* _What this task involves_: Find every line in the records below that contains the word "large", and copy each of those lines.

* _Listed entries_:
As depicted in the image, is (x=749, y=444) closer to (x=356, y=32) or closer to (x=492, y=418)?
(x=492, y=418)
==
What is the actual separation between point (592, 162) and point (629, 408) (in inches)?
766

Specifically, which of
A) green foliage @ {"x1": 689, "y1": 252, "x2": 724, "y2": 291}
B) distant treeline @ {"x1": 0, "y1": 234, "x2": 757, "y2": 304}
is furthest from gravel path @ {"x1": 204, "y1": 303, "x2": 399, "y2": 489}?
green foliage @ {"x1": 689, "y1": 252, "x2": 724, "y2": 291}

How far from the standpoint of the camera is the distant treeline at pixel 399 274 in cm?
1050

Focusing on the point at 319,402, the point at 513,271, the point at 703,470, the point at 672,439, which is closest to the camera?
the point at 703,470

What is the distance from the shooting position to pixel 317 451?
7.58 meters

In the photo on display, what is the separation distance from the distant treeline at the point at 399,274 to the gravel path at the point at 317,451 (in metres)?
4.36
--
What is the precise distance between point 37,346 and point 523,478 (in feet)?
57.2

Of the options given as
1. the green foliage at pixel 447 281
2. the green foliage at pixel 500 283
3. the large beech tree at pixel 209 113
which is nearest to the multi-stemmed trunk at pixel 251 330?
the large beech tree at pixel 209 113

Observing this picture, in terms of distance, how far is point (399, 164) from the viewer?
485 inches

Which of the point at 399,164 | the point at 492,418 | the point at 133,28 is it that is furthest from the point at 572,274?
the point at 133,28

* _Answer to this problem_:
3. the large beech tree at pixel 209 113
the large beech tree at pixel 209 113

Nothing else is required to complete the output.